Hello! For a few days I can’t solve the problem that looks easy-peasy. I will be grateful for help on this one. Problem: which items will be increased by depreciation entry, when a company has recorded X$ of depreciation on manufacturing equipment used to produce goods: - accumulated depreciation - work in process inventory - current assets - cost of goods sold - pp&e I have marked work in process inventory and accumulated depreciation first; that was wrong; after pondering for a while I have added cogs, but that’s also wrong. Please, take a look at my reasoning. The journal entry is: Dr Work in process inventory (+A) X Cr. Accumulated Depreciation (+XA) X 1) accumulated depreciation: yes, this account is increased when we record depreciation on manufacturing equipment, as well as a depreciation expense on pp&e; so my answer solid yes here; 2) work in process inventory: solid yes, as the I show in the journal entry; this is the equipment used to produce goods, so it is part of the cost; 3) current assets: no, because although we increase assets by debiting work in process, we immediately increase counter asset account, i.e. accumulated depreciation; so current assets do not increase; 4) cost of goods sold: well, I have not marked this one initially, because nothing’s said about selling the goods; the company has merely recorded depreciation; but later I thought that maybe the problem implies that whenever the company plans to sell these goods, their cost will be higher, and marked cogs as yes. 5) pp&e: no, this account can’t increase. Please, help me to understand my mistake. Thank you very much!

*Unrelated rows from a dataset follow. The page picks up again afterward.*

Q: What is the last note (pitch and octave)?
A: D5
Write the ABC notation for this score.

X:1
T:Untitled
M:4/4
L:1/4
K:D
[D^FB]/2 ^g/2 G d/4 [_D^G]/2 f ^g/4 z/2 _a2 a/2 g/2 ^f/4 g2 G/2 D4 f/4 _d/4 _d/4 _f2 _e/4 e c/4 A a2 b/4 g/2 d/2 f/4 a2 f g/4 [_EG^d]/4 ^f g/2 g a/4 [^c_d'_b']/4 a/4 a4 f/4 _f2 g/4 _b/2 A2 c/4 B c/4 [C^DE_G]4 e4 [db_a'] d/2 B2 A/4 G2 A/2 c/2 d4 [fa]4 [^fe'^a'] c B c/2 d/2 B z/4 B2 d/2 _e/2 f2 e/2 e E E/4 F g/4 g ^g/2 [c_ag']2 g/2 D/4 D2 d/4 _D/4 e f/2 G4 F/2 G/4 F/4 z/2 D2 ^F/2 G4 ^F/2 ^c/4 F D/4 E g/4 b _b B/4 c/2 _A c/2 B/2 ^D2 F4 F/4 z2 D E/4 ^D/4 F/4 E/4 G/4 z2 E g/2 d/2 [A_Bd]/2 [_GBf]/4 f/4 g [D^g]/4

Do you have the answer ? For me only accumulated depreciation increase
And I think your journal entry is wrong, you don’t accumulate depreciation be decreasing inventory neither cogs
No, I don’t have the answer yet. But I am sure that my journal entry is correct: whenever a company is recording a depreciation on manufacturing equipment used to build a product, the depreciation increases work in process inventory and increases accumulated depreciation account.
I solved it. This depreciation recording will increase, as I have showed previously, Work in Process inventory and Accumulated Depreciation, but also Current assets; I have finally understood this. When a company has purchased an equipment, it went into PP&E account, so its cost is recorded in that account. Once we depreciate the production equipment used to produce goods, we increase the cost of those goods, hence increase work in process account and accumulated depreciation; but the original cost is still in the PP&E account, thus by increasing work in process we also increase current assets (sort of doubling the cost of the equipment) until we put that cost into COGS. Such a relief )
Ufff where did you found that ?
Last semester I taught a course in managerial (i.e., cost) accounting. I, for one, have never seen depreciation added to WIP inventory; it’s always been expensed. That’s sort of the point: you’re already incorporating a method (depreciation) to comply with the matching principle (i.e., spread the cost out over the life of the machine); I cannot see a need to use a two-step process to adjust that spreading-out.
Where’d you see that journal entry?
The reasoning behind adding the depreciation on manufacturing equipment (manufacturing equipment is the critical notion here; not land, building, or other similar assets) into WIP inventory is that this is a product cost; hence when you sell your products, this cost goes into cogs and thus being expensed. If you google depreciation on manufacturing equipment, you will find numerous sources that use this type of approach; that’s what I did when trying to find the explanation of what I am doing wrong.
Aslo I guess this type of entry is required by GAAP (have not yet checked that), and also vary depending on the way the company computes its product cots.
Hum I’m not If i understood correctly, aren’t you confusing depreciation and amortization
I understand the reasoning; I’ve simply never seen it in practice.
Frankly, I wouldn’t expect to see a significant difference in depreciation using this approach than using units-of-activity depreciation; that’s why I question its necessity. It complicates matters, and doesn’t really add much explanatory value.
Amortization is only for intangible assets, you amortize intangibles, but depreciate PP&E ) So, amortization is not applicable here.
Interesting that you haven’t seen this in practice. I have to dig deeper into this topic now because I am confused.
Aslo, this approach, to my point, creates some difficulties when it comes to analyzing financial statements because, usually, to get a rough idea on how much a company invests in new PP&E, which might indicate a growth stage, you would compare CAPEX with depreciation expense; and, if part of the depreciation on equipment is hidden in COGS, then it creates additional difficulties, more computation and requires much more information, which might not be available in reports.
As an aside, I have never worked in manufacturing but I would think that the Depreciation JE would be:
Dr Depreciation Expense
CR Accumulated Depreciation
And then you would separately move some portion of Depreciation expense into a pool that gets capitalized into inventory. And use a separate GL account (a contra depreciation account). it would be much cleaner this way.
Nor CFA stuff, but practical accounting stuff.